Après les antirétroviraux falsifiés, de faux médicaments anti-Covid affectent les populations Africaines.

Le trafic de médicaments falsifiés est une activité criminelle extrêmement lucrative, responsable de centaines de milliers de morts chaque année de par le monde, et malheureusement encore trop peu réprimée, par manque d’outils législatifs ou d’engament des parties concernées. Tous les types de médicaments sont contrefaits : antibiotiques, antipaludéens, antidouleurs, anticancéreux, antidiabétiques, ….. médicaments de marque ou génériques. De très nombreux vaccins sont aussi falsifiés.

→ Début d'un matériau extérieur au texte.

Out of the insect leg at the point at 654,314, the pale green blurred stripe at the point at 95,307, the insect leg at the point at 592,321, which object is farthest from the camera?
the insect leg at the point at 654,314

Depuis bien des années, des problèmes de qualité affectent également différents médicaments antirétroviraux, comme par exemple au Kenya en 2011 à propos de plusieurs lots de médicaments pré-qualifiés par l’Organisation Mondiale de la Santé (OMS) , ou en 2015-2016 lorsque des antirétroviraux douteux ont été repérés en République du Congo et au Gabon.

Très récemment, une tribune de Marija Pejčinović Burić, Secrétaire Générale du Conseil de l’Europe, alertait sur la lutte contre la contrefaçon médicale en temps de pandémie de Covid-19. De très nombreux faux produits médicaux sont en effet apparus à l’occasion de la pandémie. Interpol a récemment conduit une opération qui a abouti à 121 arrestations dans le monde entier et à la saisie de produits pharmaceutiques potentiellement dangereux d’une valeur de plus de 13 millions d’euros.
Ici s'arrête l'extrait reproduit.